▶ **THE EXERCISE**
Repeat only the lines from the one holding "In real-world terms, does" down to the last line of the listing below, including both of those lines.
+ + +
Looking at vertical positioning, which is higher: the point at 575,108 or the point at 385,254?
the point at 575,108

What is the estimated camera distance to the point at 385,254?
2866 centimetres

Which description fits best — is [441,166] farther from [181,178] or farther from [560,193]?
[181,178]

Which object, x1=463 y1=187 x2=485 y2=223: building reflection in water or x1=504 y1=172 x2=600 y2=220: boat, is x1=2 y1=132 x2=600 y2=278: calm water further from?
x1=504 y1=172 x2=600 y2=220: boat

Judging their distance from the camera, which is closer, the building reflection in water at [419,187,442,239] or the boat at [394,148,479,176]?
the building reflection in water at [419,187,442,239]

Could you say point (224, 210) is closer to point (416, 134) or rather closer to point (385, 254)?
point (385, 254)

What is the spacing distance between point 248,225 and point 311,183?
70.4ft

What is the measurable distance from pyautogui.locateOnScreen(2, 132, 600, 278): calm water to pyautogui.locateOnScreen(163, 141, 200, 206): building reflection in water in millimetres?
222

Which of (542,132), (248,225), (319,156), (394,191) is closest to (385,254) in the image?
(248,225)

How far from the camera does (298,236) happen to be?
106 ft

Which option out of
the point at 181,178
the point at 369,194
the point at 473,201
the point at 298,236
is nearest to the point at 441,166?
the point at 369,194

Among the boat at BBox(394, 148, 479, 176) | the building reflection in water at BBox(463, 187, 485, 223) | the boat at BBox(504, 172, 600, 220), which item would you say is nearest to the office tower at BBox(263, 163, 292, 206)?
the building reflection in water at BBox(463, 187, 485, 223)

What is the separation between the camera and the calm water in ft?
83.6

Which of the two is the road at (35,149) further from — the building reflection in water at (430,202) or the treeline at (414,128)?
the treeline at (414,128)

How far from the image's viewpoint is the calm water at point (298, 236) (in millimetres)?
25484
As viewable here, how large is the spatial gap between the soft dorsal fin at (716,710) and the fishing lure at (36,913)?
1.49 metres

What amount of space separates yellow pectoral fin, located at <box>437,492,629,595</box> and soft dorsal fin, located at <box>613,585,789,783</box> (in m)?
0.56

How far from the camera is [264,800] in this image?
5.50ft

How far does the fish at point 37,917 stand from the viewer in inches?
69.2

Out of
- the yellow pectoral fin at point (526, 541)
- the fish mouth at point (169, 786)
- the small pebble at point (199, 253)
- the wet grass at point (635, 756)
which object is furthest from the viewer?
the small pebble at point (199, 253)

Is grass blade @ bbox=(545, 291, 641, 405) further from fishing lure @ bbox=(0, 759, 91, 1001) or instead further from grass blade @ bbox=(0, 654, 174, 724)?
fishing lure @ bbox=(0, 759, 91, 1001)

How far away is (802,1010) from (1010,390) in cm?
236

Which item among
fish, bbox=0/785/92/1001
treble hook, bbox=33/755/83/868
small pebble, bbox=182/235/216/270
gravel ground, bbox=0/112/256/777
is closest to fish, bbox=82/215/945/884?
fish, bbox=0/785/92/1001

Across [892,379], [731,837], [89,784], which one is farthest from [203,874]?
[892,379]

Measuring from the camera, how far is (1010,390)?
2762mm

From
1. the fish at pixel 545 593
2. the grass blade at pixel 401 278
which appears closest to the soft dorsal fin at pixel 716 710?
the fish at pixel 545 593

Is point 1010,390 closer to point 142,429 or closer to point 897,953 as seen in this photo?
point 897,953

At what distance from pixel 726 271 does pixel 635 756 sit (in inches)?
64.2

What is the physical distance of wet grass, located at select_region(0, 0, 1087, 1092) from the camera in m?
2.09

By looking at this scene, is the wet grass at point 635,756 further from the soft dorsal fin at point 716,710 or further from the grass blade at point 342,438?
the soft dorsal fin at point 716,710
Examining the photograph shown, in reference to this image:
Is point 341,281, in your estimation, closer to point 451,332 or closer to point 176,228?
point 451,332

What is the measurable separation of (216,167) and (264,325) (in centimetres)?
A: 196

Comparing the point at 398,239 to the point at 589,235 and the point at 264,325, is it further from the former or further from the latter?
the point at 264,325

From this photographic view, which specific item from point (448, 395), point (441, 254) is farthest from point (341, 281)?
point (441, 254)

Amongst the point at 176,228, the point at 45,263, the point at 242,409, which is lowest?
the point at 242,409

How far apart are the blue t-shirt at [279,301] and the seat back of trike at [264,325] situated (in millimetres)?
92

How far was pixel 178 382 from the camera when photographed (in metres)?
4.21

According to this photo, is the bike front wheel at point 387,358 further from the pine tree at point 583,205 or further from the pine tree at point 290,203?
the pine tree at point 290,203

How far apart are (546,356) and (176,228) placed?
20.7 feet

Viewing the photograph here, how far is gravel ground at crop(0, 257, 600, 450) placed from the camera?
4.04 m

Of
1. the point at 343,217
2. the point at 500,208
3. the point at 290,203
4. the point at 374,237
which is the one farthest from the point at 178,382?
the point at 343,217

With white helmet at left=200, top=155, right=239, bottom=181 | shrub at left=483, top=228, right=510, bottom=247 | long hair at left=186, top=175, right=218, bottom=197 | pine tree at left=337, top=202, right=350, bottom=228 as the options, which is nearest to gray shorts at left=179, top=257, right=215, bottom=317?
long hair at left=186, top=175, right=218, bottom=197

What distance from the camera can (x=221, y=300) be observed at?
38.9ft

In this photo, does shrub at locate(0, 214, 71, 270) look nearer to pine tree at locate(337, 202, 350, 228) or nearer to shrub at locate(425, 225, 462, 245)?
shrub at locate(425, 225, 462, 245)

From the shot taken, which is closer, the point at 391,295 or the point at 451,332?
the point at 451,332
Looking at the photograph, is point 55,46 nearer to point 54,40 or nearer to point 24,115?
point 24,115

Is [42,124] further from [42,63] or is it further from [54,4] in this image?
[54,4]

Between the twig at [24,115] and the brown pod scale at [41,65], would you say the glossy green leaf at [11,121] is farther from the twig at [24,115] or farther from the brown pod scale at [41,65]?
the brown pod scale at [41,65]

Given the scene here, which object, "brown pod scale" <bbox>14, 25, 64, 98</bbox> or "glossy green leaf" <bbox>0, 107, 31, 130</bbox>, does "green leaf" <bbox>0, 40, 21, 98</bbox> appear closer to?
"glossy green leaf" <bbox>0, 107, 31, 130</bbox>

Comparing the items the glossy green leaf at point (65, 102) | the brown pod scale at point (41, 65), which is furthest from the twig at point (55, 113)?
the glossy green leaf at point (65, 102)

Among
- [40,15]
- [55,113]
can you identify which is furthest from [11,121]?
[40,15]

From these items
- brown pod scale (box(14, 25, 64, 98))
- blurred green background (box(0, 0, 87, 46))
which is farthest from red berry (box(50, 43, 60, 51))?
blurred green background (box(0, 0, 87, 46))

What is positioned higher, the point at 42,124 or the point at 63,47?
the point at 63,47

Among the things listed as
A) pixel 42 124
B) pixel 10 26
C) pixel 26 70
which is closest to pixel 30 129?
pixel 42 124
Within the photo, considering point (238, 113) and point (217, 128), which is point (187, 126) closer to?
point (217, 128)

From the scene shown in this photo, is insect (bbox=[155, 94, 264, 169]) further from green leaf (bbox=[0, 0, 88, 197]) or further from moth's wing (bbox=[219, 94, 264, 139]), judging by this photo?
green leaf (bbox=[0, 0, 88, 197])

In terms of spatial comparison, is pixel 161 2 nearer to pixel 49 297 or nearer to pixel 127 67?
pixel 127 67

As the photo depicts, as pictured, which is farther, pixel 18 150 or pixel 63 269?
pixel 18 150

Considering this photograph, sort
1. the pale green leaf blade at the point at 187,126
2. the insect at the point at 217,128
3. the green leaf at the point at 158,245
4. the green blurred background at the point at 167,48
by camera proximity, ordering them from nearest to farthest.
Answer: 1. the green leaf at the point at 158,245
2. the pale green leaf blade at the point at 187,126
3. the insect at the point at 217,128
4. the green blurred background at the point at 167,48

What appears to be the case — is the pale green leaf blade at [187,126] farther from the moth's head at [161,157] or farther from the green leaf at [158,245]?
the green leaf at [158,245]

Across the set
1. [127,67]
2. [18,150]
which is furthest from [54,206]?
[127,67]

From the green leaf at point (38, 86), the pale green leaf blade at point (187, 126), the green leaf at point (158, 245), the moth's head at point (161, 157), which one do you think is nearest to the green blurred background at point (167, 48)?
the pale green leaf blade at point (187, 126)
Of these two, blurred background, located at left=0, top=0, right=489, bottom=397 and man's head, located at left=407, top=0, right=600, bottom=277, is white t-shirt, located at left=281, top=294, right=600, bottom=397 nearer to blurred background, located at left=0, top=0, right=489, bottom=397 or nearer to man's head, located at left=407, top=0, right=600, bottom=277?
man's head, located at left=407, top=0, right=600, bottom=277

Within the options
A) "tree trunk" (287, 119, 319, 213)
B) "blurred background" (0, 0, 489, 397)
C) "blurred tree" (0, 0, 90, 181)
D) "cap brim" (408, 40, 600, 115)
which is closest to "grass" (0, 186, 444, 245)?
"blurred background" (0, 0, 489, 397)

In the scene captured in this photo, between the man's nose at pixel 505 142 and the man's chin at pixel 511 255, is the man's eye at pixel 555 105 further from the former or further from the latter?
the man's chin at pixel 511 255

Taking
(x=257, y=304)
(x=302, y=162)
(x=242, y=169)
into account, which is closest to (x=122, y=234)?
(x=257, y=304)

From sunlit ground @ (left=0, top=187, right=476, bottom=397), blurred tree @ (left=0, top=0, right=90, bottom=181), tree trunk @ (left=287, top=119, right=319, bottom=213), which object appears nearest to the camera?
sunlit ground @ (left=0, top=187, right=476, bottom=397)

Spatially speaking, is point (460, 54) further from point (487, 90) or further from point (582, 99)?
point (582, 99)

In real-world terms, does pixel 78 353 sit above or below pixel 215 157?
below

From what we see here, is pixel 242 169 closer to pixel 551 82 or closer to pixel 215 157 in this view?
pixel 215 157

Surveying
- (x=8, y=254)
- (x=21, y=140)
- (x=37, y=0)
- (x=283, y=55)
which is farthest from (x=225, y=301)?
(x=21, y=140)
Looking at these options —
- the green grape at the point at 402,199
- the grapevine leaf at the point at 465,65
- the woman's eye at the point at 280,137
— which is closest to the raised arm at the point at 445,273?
+ + +
▶ **EXERCISE RESPONSE**
In real-world terms, does pixel 78 353 sit above or below pixel 215 157?
below

From what we see here, is pixel 242 169 closer to pixel 551 82 or closer to pixel 215 157 in this view?
pixel 215 157

Surveying
- (x=8, y=254)
- (x=21, y=140)
- (x=37, y=0)
- (x=283, y=55)
which is farthest from (x=225, y=301)?
(x=21, y=140)
Looking at these options —
- the green grape at the point at 402,199
- the grapevine leaf at the point at 465,65
- the woman's eye at the point at 280,137
— which is closest to the raised arm at the point at 445,273?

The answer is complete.